La vidéo de l’agression d’un jeune ingénieur à Rabat par ses voisins relance le débat à propos des libertés individuelles et les frasques de la justice populaire.

  En voici une énième affaire d’agression et d’immixtion dans la vie privée d’autrui. Tout commence lorsqu’un jeune ingénieur, habitant à Dyar Al Mansour à Rabat, reçoit une amie chez lui. Ses voisins et le syndic de la dite résidence, qui  n’ont pas du tout apprécié les activités sociales du jeune célibataire, vont aussitôt réagir… En l’agressant verbalement et physiquement. 

Vous dérangez !

Estimant que leur jeune voisin est irrespectueux, ils lui signifient que ses agissements constituent une tare pour tous les habitants de la résidence. D’après eux, le jeune célibataire n’a pas le droit de recevoir une femme « étrangère » dans son propre appartement. Se révoltant contre leur ingérence dans sa vie privée, le jeune ingénieur fut tout simplement tabassé par ses quatre interlocuteurs.

La scène violente est filmée par l’amie, objet de cette colère ! La vidéo fait aussitôt le tour de la toile et des réseaux sociaux. D’après le confrère Goud.ma, l’affaire n’est pas prête de se tasser. Le Procureur du Roi près la cour de première instance de Rabat aurait visionné la vidéo de l’agression en ordonnant l’ouverture d’une enquête judiciaire pour déterminer les circonstances et les responsabilités de chacun.

Les gardiens du temple

Au delà de ses implications légales, cette nouvelle affaire relance le débat à propos du respect des libertés personnelles dans une société qui s’entête à « materner » ses individus. Une tendance qui prend parfois des dimensions désastreuses comme c’était le cas à Rabat. Une histoire comme des centaines d’autres.  Des récits d’incidents et de drames causés par des «pseudos » défenseurs  de la vertu et des adeptes de la justice populaire.
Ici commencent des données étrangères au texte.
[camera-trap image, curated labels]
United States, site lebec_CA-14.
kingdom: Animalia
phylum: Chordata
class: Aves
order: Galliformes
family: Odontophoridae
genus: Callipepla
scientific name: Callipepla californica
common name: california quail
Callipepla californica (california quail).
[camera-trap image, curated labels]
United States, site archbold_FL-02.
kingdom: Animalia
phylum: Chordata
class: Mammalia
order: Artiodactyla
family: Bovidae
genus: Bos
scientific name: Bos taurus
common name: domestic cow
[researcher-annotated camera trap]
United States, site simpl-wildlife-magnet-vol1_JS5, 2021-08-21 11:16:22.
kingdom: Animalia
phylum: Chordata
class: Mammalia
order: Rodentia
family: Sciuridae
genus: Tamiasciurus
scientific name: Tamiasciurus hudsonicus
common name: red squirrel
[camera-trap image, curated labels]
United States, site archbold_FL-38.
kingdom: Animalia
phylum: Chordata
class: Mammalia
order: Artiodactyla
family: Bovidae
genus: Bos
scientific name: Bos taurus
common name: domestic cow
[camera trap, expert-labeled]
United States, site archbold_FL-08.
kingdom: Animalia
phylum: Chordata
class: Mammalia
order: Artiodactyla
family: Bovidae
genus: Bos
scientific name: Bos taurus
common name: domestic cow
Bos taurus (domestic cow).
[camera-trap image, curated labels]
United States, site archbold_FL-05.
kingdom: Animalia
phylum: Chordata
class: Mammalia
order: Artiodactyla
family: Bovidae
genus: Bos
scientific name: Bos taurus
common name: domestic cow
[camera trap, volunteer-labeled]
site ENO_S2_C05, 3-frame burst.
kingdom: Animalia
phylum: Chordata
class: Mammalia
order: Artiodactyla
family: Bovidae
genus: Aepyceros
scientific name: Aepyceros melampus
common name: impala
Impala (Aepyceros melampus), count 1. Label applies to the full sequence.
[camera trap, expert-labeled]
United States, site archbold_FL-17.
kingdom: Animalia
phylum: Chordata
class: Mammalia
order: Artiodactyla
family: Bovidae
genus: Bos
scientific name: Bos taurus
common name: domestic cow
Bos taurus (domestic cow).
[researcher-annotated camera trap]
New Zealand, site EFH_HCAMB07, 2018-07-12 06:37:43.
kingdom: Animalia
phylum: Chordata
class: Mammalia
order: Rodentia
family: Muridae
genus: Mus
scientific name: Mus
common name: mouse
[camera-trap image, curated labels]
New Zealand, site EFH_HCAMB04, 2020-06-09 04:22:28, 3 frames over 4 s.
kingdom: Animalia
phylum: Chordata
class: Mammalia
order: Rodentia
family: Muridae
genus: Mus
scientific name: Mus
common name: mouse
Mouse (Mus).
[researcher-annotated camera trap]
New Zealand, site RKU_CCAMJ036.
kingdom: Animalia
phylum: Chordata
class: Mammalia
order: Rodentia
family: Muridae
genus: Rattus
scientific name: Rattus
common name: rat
Les mémoires gardent encore frais le souvenir de la vidéo de lynchage  public du jeune homosexuel à Fès, de l’adolescente agressée à Fnideq, un jour de ramadan par des jeûneurs en colère, à cause de son débardeur. Aussi, les jeunes femmes d’Agadir condamnées à cause de leur mini jupe sans parler des voleurs tabassés à mort par la foule déchainée  dans les souks hebdomadaires des campagnes.

Justiciers improvisés

« Ce sont des pratiques illégales. Nous vivons dans un pays géré et régi par une constitution et un ensemble de lois touchant à tous les domaines et organisant toutes sortes de relations entre les différentes composantes de la société », tranche Maître Zahia Âamoumou, avocate et militante des droits de l’homme. « Nous disposons de la moudawana pour gérer les relations familiales, de la loi du travail, le code civil, la loi commerciale, administrative, le code pénal… tout un système judiciaire qui est le seul habilité à appliquer les lois à travers des institutions destinées à ce rôle. Personne n’a le droit de s’improviser justicier et de se faire justice soi même», détaille l’avocate.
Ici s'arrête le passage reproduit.